Requirement 1:
In the kprobes message, what does Kretprobe consume more of, and for what purpose?
Requirement 2:
Reproduce a passage of the kprobes message, swapping "extensions" for "add-ons": begin at the words "Yeah, actually kprobes"; stop after "return points :(.".
Requirement 3:
Translate this sentence from the kprobes message into Spanish: "Thus, if we know there are two functions to be called on the same probe point, I think it is better to have a dispatcher."

Text block:
··········

Yeah, actually kprobes could support multiple probes on the
same point. But kprobe structure has many extensions which
kprobe-tracer doesn't need, e.g. post_handler/break_handler,
opcode, arch sprcific instructions.
Kretprobe consumes more memories for storing return points :(.
Thus, if we know there are two functions to be called on the
same probe point, I think it is better to have a dispatcher.
(Especially, in this case, we can call fixed functions, so
it's easier way.)
Thank you,
--
Masami Hiramatsu
Software Engineer
Hitachi Computer Products (America), Inc.
Software Solutions Division
e-mail: mhi...@re...
|
|
From: Masami H. <mhi...@re...> - 2009-09-14 16:22:33
|
Ananth N Mavinakayanahalli wrote:
> On Sun, Sep 13, 2009 at 09:47:39PM -0400, Masami Hiramatsu wrote:
>> Ananth N Mavinakayanahalli wrote:
>>> On Fri, Sep 11, 2009 at 05:12:54AM +0200, Frederic Weisbecker wrote:
>>>> On Thu, Sep 10, 2009 at 07:53:30PM -0400, Masami Hiramatsu wrote:
>
> ...
>
>> Hmm, if we catch the second registration here, it's too late. At
>> register_kprobe(), we initialized some field of kprobe before calling
>> register_aggr_kprobe(). Especially kprobe.list is cleared.
>>
>> And this can't check the case that 'p' is already registered on
>> an aggr kprobe.
>
> Agreed. I thought of this case after sending out the earlier patch...

··········

Given entries:
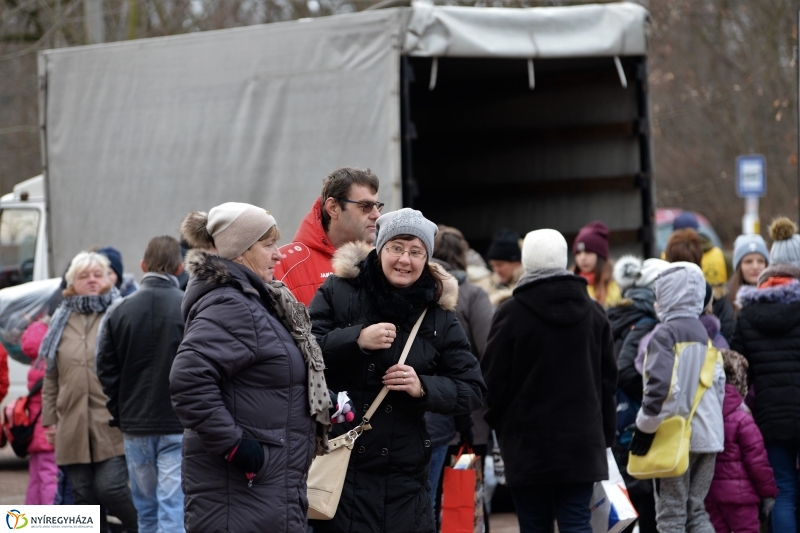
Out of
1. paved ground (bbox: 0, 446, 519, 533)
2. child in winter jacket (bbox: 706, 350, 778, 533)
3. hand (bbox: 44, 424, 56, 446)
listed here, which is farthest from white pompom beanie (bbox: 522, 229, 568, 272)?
hand (bbox: 44, 424, 56, 446)

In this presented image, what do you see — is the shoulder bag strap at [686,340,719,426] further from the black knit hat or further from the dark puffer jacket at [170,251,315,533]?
the dark puffer jacket at [170,251,315,533]

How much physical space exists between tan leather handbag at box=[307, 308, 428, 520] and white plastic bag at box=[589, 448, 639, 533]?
208 cm

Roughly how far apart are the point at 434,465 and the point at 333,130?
3.02m

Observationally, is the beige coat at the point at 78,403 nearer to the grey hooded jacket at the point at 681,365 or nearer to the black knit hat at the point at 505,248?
the black knit hat at the point at 505,248

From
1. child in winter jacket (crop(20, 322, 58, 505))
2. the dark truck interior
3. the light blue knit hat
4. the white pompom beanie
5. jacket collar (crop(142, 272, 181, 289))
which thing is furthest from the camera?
the dark truck interior

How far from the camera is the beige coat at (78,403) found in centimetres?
734

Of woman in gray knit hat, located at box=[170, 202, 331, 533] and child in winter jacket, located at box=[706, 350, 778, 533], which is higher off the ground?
woman in gray knit hat, located at box=[170, 202, 331, 533]

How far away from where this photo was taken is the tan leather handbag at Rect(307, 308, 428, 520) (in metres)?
4.61

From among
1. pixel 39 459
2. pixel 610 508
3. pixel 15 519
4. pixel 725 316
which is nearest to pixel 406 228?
pixel 15 519

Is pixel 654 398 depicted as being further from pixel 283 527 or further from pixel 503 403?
pixel 283 527

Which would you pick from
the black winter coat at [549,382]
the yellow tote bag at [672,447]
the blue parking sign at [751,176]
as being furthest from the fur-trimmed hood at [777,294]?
the blue parking sign at [751,176]

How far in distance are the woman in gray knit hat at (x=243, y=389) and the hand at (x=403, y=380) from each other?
1.16ft

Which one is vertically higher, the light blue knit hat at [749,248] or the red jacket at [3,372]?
the light blue knit hat at [749,248]

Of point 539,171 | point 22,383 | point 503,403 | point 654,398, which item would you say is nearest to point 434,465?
point 503,403
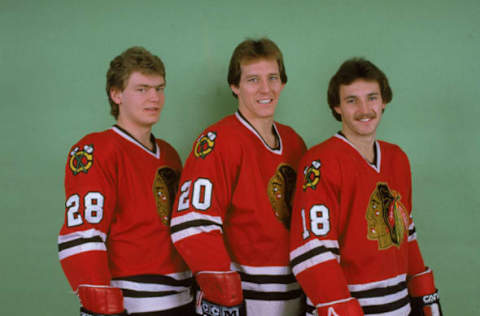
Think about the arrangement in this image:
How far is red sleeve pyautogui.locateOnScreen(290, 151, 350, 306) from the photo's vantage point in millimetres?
1559

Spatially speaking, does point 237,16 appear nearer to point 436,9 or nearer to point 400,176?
point 436,9

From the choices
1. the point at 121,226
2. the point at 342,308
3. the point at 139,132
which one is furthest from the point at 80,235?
the point at 342,308

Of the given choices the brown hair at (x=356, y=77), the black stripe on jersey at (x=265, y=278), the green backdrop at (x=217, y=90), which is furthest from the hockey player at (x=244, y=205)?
the green backdrop at (x=217, y=90)

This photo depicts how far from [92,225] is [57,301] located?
3.71 ft

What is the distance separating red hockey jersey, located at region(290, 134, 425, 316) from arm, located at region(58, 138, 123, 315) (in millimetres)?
671

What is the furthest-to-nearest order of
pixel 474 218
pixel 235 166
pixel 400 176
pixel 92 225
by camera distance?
pixel 474 218, pixel 400 176, pixel 235 166, pixel 92 225

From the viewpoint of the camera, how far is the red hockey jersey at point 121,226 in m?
1.62

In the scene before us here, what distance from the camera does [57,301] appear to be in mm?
2508

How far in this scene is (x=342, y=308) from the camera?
1.53 meters

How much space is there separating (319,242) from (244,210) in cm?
31

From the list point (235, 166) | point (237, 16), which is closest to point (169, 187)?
point (235, 166)

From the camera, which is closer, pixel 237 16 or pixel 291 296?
pixel 291 296

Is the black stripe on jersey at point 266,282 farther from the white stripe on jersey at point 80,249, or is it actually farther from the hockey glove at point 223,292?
the white stripe on jersey at point 80,249

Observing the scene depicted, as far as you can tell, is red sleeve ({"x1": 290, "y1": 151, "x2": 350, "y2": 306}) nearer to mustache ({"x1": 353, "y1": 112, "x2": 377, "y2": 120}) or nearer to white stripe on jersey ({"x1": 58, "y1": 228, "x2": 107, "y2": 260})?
mustache ({"x1": 353, "y1": 112, "x2": 377, "y2": 120})
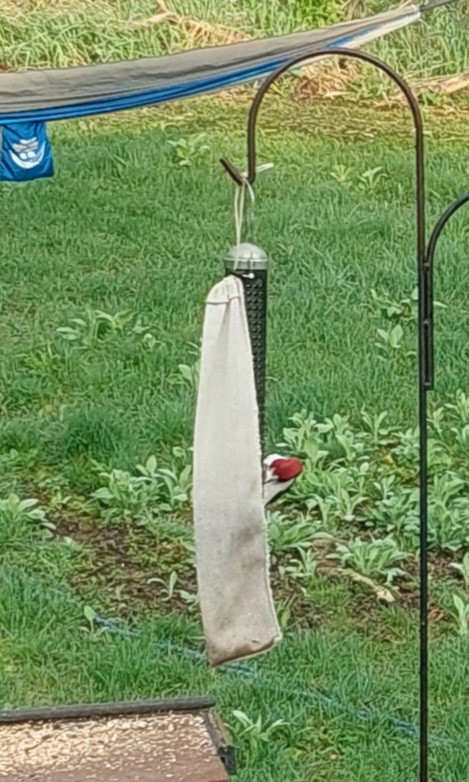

··········

Final answer 1:
More memory, for storing return points.

Final answer 2:
Yeah, actually kprobes could support multiple probes on the
same point. But kprobe structure has many add-ons which
kprobe-tracer doesn't need, e.g. post_handler/break_handler,
opcode, arch sprcific instructions.
Kretprobe consumes more memories for storing return points :(.

Final answer 3:
Por lo tanto, si sabemos que hay dos funciones que deben llamarse en el mismo punto de sondeo, creo que es mejor tener un despachador.